The material includes everything discussed in class, and the textbook
reading up to 10/18.
One exception is that our brief discussion of
kernel methods is not included in the first exam.
For topics not in the text I do not expect you to know every detail in
the papers but I expect that you know the portions discussed in class.
Here is a list of
topics we covered in class:
-
Machine learning problems:
Supervised, unsupervised and reinforcement learning.
-
Specifying a machine learning problem.
-
Decision Tree representation, basic learning algorithm, information
gain heuristic for choosing node functions,
other criteria and the intuition behind them,
the gain ratio heuristic.
Pruning: why? how? alternatives?
Real valued attributes. Missing values.
Skewing: when is it useful? how to do it.
-
Version spaces. Generalization/Specialization.

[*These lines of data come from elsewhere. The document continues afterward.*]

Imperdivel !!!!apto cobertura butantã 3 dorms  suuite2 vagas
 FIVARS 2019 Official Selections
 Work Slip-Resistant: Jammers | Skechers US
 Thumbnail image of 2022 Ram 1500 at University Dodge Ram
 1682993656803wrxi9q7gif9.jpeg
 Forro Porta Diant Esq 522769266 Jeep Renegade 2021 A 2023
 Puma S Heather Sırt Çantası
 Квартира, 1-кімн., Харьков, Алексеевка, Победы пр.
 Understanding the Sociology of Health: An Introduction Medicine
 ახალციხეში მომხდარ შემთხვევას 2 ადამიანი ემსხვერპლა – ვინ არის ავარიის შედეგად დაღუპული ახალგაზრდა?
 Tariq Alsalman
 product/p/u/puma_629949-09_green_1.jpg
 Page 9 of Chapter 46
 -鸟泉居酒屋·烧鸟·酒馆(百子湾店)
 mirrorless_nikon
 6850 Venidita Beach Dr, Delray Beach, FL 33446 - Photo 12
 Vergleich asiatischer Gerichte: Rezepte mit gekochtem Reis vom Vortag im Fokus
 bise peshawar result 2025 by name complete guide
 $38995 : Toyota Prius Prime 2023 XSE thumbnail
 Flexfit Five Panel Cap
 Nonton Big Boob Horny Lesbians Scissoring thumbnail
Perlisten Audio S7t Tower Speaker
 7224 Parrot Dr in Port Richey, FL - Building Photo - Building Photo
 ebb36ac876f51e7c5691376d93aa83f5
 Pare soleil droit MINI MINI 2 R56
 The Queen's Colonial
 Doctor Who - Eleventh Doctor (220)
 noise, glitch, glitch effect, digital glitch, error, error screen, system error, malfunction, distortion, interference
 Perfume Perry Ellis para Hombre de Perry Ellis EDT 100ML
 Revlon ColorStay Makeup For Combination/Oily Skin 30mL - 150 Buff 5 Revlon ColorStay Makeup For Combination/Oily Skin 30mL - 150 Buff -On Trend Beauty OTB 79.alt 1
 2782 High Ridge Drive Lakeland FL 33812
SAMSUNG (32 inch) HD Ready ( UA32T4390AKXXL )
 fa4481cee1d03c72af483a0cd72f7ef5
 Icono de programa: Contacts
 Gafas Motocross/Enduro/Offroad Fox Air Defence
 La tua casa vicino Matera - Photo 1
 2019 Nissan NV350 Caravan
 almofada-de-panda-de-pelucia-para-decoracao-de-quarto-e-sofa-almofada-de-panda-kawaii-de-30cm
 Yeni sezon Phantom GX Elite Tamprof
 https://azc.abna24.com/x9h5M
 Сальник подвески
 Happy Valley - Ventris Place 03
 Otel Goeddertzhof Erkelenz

Most specific/general sets.
What they are and how they can be used.
-
Neural networks. Basic unit representation, examples as constraints on
weights. The GD, EG, EG+/- algorithms and their performance.
How to use on-line algorithms in train-set/test-set scenario.
Longest survivor and voted perceptron.
Gradient descent for simple functions and for neural networks. The
back-propagation algorithm. Generalization/performance issues.
-
How to evaluate: accuracy, error rate, precision, recall, false
positive, ...
-
Confidence intervals. Basic ideas underlying these and
how they transpire in the normal distribution.
What kinds of intervals we have; what they mean; how to use them in
machine learning contexts.
Training set/validation set split.
(Stratified) k-fold cross validation.